- DIRECTIONS FOR THIS TASK -
For the records shown below, return an exact copy that excludes the pictures.

- EXERCISE MATERIAL -
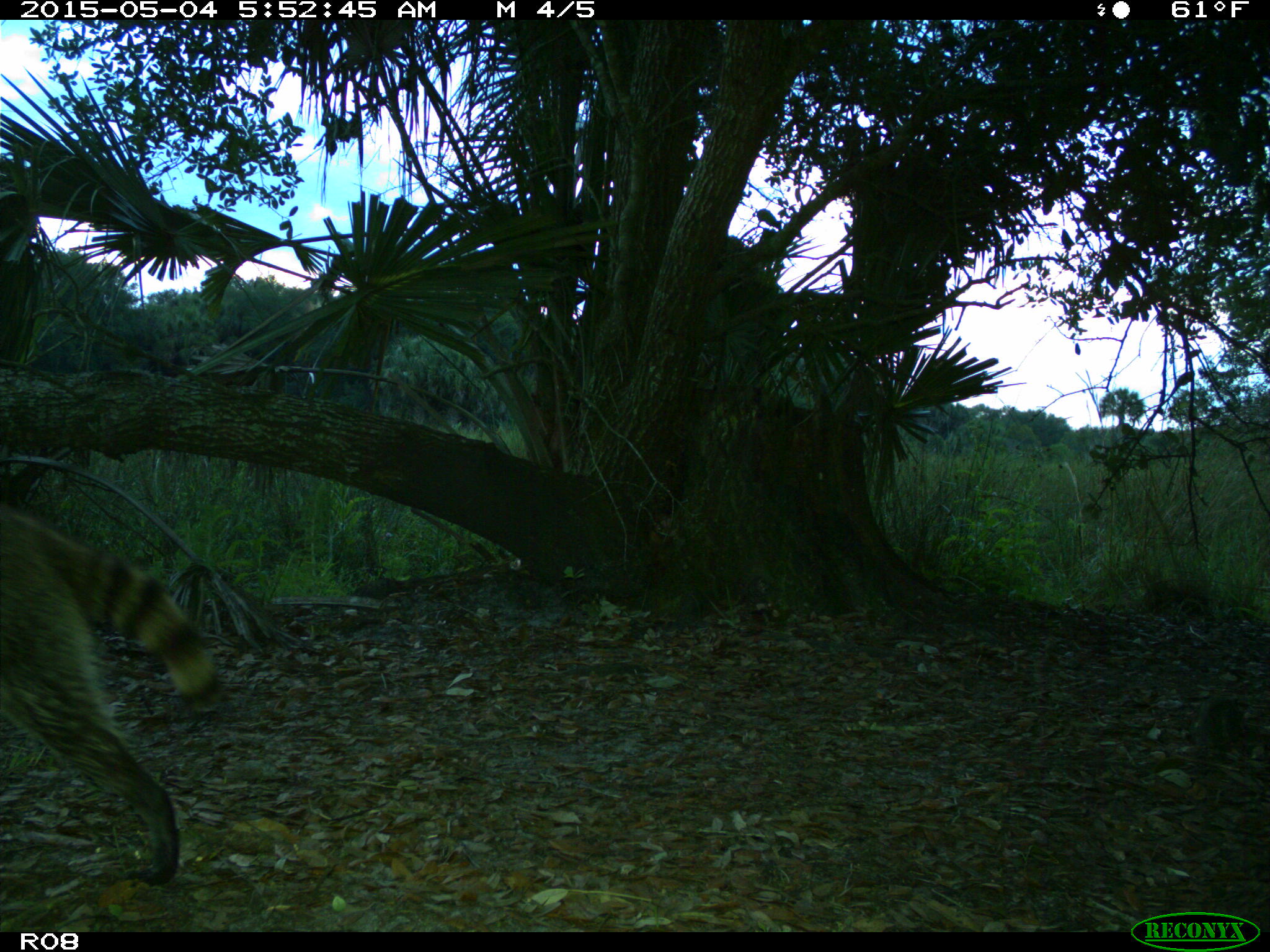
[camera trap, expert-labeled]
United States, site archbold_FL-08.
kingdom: Animalia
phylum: Chordata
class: Mammalia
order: Carnivora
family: Procyonidae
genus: Procyon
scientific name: Procyon lotor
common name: common raccoon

- ANSWER SPACE -
[camera trap, expert-labeled]
United States, site archbold_FL-08.
kingdom: Animalia
phylum: Chordata
class: Mammalia
order: Carnivora
family: Procyonidae
genus: Procyon
scientific name: Procyon lotor
common name: common raccoon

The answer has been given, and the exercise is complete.